_Teks Bacaan_:

Yang kelakuannya kegantengan juga bejibun. Omi salah satunya. Ini kulihat sendiri, meski dia udah jalan bareng dengan Vita, masih saja mengumbar candaan yang bisa bikin cewek-cewek klepek-klepek. Okelah dia nggak selingkuh tapi bagiku itu sama saja sudah ngasih hati. Sudah ketahuan deh, komitmennya nggak bakal bisa dipegang.
Ada juga sih yang pas dengan seleraku: macho kayak anak-anak mapala dan atletis seperti yang ikut UKM Inkai. Sayangnya, aku pernah melihat temen kosku berantem dengan pacarnya yang pecinta alam. Atau, temen kuliahku sering ditinggal cowoknya karena ikut pemusatan latihan buat POM. Pekan Olahraga Mahasiswa. Aku yakin bukan juga karena seleraku yang terlalu rendah atau malah ketinggian. Bisa juga karena bawaanku yang cenderung mandiri, i can do anything by myself or my big brother can make it done qe3.
Buat membuang waktu daripada termenung atau kebanyakan nonton DVD jorok (cewek juga doyan lho ^_^), aku lebih sering nongkrong di depan PC. Jaman segitu populasi laptop belum menjamur seperti sekarang, standar pengisi kamar kamar kita masih komputer meja itu. Pentium IV dengan DVD-RW yang semasa itu sudah wah karena rata-rata user lainnya sudah cukup dengan DVD Combo. Aku beli dalam kondisi gress bareng komputernya Kak Adon.
Selain buat menulis makalah, proposal dan skripsi, PC juga aku pakai buat main game. Need for Speed, kalau lagi punya waktu banyak atau game Flash kalau lagi nunggu antrian kamar mandi.

_Data yang Tersedia_:
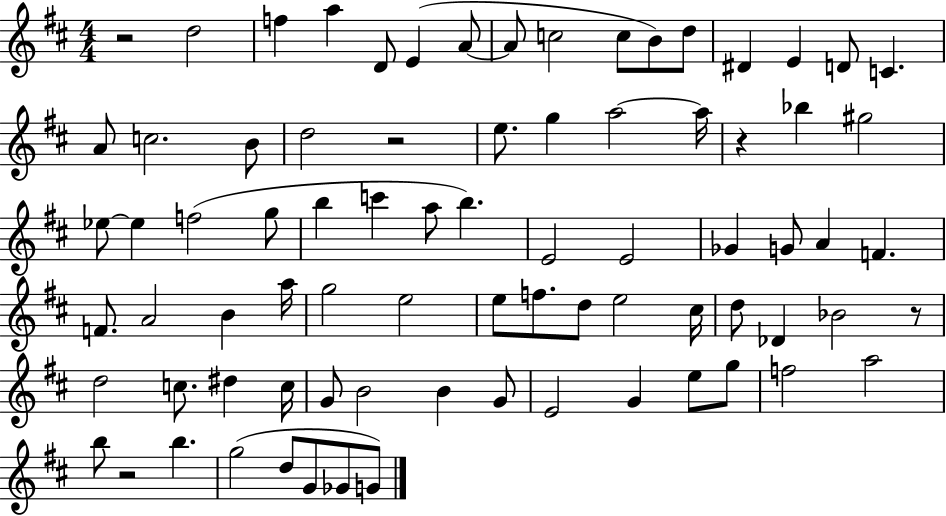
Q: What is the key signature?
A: D major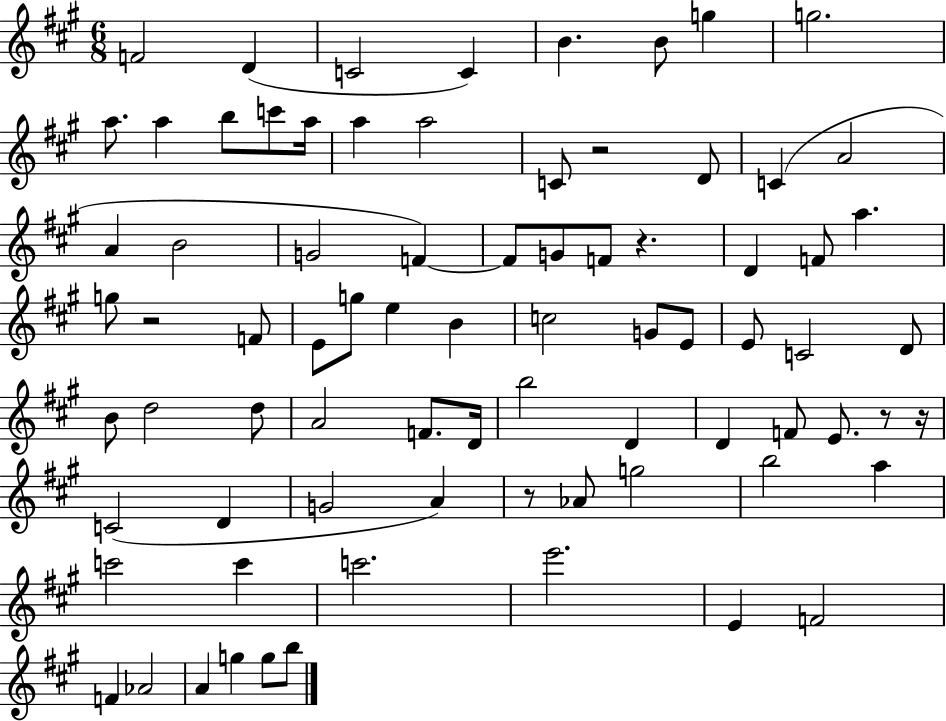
F4/h D4/q C4/h C4/q B4/q. B4/e G5/q G5/h. A5/e. A5/q B5/e C6/e A5/s A5/q A5/h C4/e R/h D4/e C4/q A4/h A4/q B4/h G4/h F4/q F4/e G4/e F4/e R/q. D4/q F4/e A5/q. G5/e R/h F4/e E4/e G5/e E5/q B4/q C5/h G4/e E4/e E4/e C4/h D4/e B4/e D5/h D5/e A4/h F4/e. D4/s B5/h D4/q D4/q F4/e E4/e. R/e R/s C4/h D4/q G4/h A4/q R/e Ab4/e G5/h B5/h A5/q C6/h C6/q C6/h. E6/h. E4/q F4/h F4/q Ab4/h A4/q G5/q G5/e B5/e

_Tujuan Pembelajaran_:
A. Menurut teks bacaan, jenis game apa yang dimainkan di PC sambil menunggu antrean kamar mandi?
B. Salin ulang bagian teks bacaan, mulai dari "Buat membuang waktu" terus ke bawah sampai "komputernya Kak Adon.".

_Jawaban Tiap Tugas_:
A. Game Flash.

B.
Buat membuang waktu daripada termenung atau kebanyakan nonton DVD jorok (cewek juga doyan lho ^_^), aku lebih sering nongkrong di depan PC. Jaman segitu populasi laptop belum menjamur seperti sekarang, standar pengisi kamar kamar kita masih komputer meja itu. Pentium IV dengan DVD-RW yang semasa itu sudah wah karena rata-rata user lainnya sudah cukup dengan DVD Combo. Aku beli dalam kondisi gress bareng komputernya Kak Adon.